Collected data:
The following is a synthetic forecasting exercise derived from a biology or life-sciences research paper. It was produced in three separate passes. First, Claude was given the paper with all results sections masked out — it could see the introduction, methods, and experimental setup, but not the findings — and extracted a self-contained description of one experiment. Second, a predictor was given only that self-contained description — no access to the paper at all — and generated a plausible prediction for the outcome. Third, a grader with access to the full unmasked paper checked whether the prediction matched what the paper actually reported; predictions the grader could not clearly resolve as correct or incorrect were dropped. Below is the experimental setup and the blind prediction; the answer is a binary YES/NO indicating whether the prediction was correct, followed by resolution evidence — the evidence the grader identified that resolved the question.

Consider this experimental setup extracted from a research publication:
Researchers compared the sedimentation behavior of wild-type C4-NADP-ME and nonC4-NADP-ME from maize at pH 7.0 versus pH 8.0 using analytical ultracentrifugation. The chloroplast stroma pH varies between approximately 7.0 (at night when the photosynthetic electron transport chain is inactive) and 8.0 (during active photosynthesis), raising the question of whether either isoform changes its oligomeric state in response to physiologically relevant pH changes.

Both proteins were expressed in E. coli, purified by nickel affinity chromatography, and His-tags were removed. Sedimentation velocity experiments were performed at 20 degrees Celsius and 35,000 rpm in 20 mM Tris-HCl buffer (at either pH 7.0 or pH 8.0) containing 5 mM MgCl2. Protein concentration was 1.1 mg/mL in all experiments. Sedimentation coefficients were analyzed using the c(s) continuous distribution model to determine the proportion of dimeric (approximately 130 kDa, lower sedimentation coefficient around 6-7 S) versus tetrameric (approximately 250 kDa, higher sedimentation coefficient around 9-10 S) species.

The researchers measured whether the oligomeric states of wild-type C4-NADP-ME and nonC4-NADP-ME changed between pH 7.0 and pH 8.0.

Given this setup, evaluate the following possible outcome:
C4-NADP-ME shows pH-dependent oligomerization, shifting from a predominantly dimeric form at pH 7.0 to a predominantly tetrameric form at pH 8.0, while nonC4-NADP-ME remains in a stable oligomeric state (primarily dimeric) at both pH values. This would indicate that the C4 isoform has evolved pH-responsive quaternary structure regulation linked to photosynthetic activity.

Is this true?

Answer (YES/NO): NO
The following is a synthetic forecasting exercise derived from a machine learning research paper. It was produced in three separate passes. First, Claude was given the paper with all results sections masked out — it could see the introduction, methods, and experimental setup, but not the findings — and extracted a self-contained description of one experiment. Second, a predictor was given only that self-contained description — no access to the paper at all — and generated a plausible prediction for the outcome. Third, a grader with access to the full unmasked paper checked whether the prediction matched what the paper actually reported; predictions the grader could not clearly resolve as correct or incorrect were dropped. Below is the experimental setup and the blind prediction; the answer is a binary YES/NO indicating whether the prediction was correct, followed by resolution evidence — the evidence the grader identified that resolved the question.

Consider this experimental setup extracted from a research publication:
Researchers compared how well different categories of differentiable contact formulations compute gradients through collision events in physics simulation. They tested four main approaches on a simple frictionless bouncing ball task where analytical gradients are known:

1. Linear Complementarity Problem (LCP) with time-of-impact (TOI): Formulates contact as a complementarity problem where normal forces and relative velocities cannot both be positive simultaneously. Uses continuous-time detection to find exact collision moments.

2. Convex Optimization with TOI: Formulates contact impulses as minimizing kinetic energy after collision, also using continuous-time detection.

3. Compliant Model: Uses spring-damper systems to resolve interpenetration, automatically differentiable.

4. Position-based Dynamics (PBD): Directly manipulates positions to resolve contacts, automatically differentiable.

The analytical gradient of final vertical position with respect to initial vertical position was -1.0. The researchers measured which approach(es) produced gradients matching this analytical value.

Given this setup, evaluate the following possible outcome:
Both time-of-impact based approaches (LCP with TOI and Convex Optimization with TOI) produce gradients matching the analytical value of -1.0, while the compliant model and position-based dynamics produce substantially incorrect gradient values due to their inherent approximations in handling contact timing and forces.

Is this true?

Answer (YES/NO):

* _WHAT TO WORK ON_: Every entry above should be returned exactly as written.

* _EXPECTED ANSWER_:
The following is a synthetic forecasting exercise derived from a biology or life-sciences research paper. It was produced in three separate passes. First, Claude was given the paper with all results sections masked out — it could see the introduction, methods, and experimental setup, but not the findings — and extracted a self-contained description of one experiment. Second, a predictor was given only that self-contained description — no access to the paper at all — and generated a plausible prediction for the outcome. Third, a grader with access to the full unmasked paper checked whether the prediction matched what the paper actually reported; predictions the grader could not clearly resolve as correct or incorrect were dropped. Below is the experimental setup and the blind prediction; the answer is a binary YES/NO indicating whether the prediction was correct, followed by resolution evidence — the evidence the grader identified that resolved the question.

Consider this experimental setup extracted from a research publication:
Researchers compared the sedimentation behavior of wild-type C4-NADP-ME and nonC4-NADP-ME from maize at pH 7.0 versus pH 8.0 using analytical ultracentrifugation. The chloroplast stroma pH varies between approximately 7.0 (at night when the photosynthetic electron transport chain is inactive) and 8.0 (during active photosynthesis), raising the question of whether either isoform changes its oligomeric state in response to physiologically relevant pH changes.

Both proteins were expressed in E. coli, purified by nickel affinity chromatography, and His-tags were removed. Sedimentation velocity experiments were performed at 20 degrees Celsius and 35,000 rpm in 20 mM Tris-HCl buffer (at either pH 7.0 or pH 8.0) containing 5 mM MgCl2. Protein concentration was 1.1 mg/mL in all experiments. Sedimentation coefficients were analyzed using the c(s) continuous distribution model to determine the proportion of dimeric (approximately 130 kDa, lower sedimentation coefficient around 6-7 S) versus tetrameric (approximately 250 kDa, higher sedimentation coefficient around 9-10 S) species.

The researchers measured whether the oligomeric states of wild-type C4-NADP-ME and nonC4-NADP-ME changed between pH 7.0 and pH 8.0.

Given this setup, evaluate the following possible outcome:
C4-NADP-ME shows pH-dependent oligomerization, shifting from a predominantly dimeric form at pH 7.0 to a predominantly tetrameric form at pH 8.0, while nonC4-NADP-ME remains in a stable oligomeric state (primarily dimeric) at both pH values. This would indicate that the C4 isoform has evolved pH-responsive quaternary structure regulation linked to photosynthetic activity.

Is this true?

Answer (YES/NO): NO
The following is a synthetic forecasting exercise derived from a machine learning research paper. It was produced in three separate passes. First, Claude was given the paper with all results sections masked out — it could see the introduction, methods, and experimental setup, but not the findings — and extracted a self-contained description of one experiment. Second, a predictor was given only that self-contained description — no access to the paper at all — and generated a plausible prediction for the outcome. Third, a grader with access to the full unmasked paper checked whether the prediction matched what the paper actually reported; predictions the grader could not clearly resolve as correct or incorrect were dropped. Below is the experimental setup and the blind prediction; the answer is a binary YES/NO indicating whether the prediction was correct, followed by resolution evidence — the evidence the grader identified that resolved the question.

Consider this experimental setup extracted from a research publication:
Researchers compared how well different categories of differentiable contact formulations compute gradients through collision events in physics simulation. They tested four main approaches on a simple frictionless bouncing ball task where analytical gradients are known:

1. Linear Complementarity Problem (LCP) with time-of-impact (TOI): Formulates contact as a complementarity problem where normal forces and relative velocities cannot both be positive simultaneously. Uses continuous-time detection to find exact collision moments.

2. Convex Optimization with TOI: Formulates contact impulses as minimizing kinetic energy after collision, also using continuous-time detection.

3. Compliant Model: Uses spring-damper systems to resolve interpenetration, automatically differentiable.

4. Position-based Dynamics (PBD): Directly manipulates positions to resolve contacts, automatically differentiable.

The analytical gradient of final vertical position with respect to initial vertical position was -1.0. The researchers measured which approach(es) produced gradients matching this analytical value.

Given this setup, evaluate the following possible outcome:
Both time-of-impact based approaches (LCP with TOI and Convex Optimization with TOI) produce gradients matching the analytical value of -1.0, while the compliant model and position-based dynamics produce substantially incorrect gradient values due to their inherent approximations in handling contact timing and forces.

Is this true?

Answer (YES/NO):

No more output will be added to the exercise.